About the Project
Swampocalypse VR is an immersive airboat experience designed to raise environmental awareness about the Florida Everglades. By integrating a Meta Quest headset with a 6-DOF physical motion simulator (Qubic QS-S25), we created a highly visceral journey where players battle mutant invasive species and restore the ecosystem.
The Challenge: Solving Spacial Computing Friction
I joined the team mid-development to rescue an experience that was struggling with severe spatial UX and comfort issues. Early playtests revealed that simply bringing 2D UI paradigms into a 6-DOF motion-simulated VR environment caused critical friction.
My Approach: Rapid Prototyping & Cross-Functional Collaboration
As the bridge between design and engineering, I redesigned the core interactive loops and collaborated closely with the engineering team to rapidly implement, debug, and iterate on solutions.
Challenge 1 — Cognitive Overload & Skipped Onboarding
Players ignored floating 2D pop-ups and voiceovers, failing to learn basic locomotion. They skipped the tutorial entirely, leading to confusion and frustration ("How do I move?").
I redesigned the onboarding flow with karaoke-style highlighted subtitles and a physical "Shoot to Continue" interactive button — requiring active player engagement and guaranteeing they understood the core mechanics before the game started.
Challenge 2 — Cluttered FOV (Field of View)
Screen-space UI blocked the player's spatial awareness, breaking immersion. The existing 2D UI was visually appealing but obscured the majority of the player's field of view.
I conceptualized moving the intrusive floating UI into the diegetic space. We created a virtual monitor inside the airboat cockpit, allowing players to naturally look down to check their stats and information — maximizing the immersive spatial view.
Challenge 3 — VR Motion Sickness
A mismatch between the physical Qubic QS-S25 rig movements and visual acceleration caused severe discomfort. Players experienced nausea during amplified head rotations.
Led internal calibration sessions to fine-tune the Qubic motion rig's responsiveness. Iterated on the airboat's virtual speed and camera motion based on qualitative feedback, successfully bridging the sensory gap.
Research-Backed Comfort Mechanics: Inspired by existing research on VR locomotion, I conceptualized a dynamic vignetting effect triggered during amplified head rotations. Collaborated with the engineering team to implement it, which successfully reduced nausea and received overwhelmingly positive user feedback.
Assessing Vignetting as a Means to Reduce VR Sickness During Amplified Head Rotations — N Norouzi
Challenge 4 — Spatial Wayfinding
Players easily lost their sense of direction in the homogenous 360° swamp environment, frequently getting lost in the vast levels.
I integrated environmental signposting (e.g., in-world signs and spatial UI markers). These served as clear visual landmarks, intuitively guiding players through the levels and toward the destination without breaking immersion.

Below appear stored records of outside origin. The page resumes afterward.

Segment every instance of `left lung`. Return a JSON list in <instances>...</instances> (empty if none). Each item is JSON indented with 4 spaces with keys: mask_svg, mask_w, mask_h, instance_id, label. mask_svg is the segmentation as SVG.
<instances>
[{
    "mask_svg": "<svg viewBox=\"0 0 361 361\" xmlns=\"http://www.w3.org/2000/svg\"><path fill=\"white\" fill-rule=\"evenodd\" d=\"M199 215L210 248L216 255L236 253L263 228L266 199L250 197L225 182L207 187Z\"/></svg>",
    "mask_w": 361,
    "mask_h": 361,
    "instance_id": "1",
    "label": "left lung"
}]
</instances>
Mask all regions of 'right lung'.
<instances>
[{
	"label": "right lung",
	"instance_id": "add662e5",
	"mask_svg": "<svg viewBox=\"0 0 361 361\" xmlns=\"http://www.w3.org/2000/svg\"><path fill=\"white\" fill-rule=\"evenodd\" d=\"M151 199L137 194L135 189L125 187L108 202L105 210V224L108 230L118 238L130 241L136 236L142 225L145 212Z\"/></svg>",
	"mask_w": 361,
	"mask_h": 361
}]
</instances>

Translating Narrative into Interactive Mechanics
As the Creative Director, I designed core gameplay mechanics to ensure the environmental message ("Eco-Repair") was felt through actions, not just words:
Implemented a behavioral loop where shooting native wildlife (e.g., alligators) triggers a temporary 'freeze' penalty and an NPC warning message. This trains players to consciously identify targets.
When shot, specific plant assets scatter seeds throughout the environment — a direct interactive metaphor for restoring the ecosystem.
Challenge 5 — Lack of Visual Pacing
Homogenous environments with no clear progression. Every level looked the same, making the experience feel monotonous and directionless.
Completely revamped the dull, homogenous scenes into distinct, emotionally driven levels with clear visual pacing and progression.
Playtesting & User Research
Designed and executed a multi-stage playtesting pipeline: Internal Calibration → Closed-group tests → Public sessions. Metrics tracked included Presence/Immersion, Engagement (mission completion rates), and Comfort.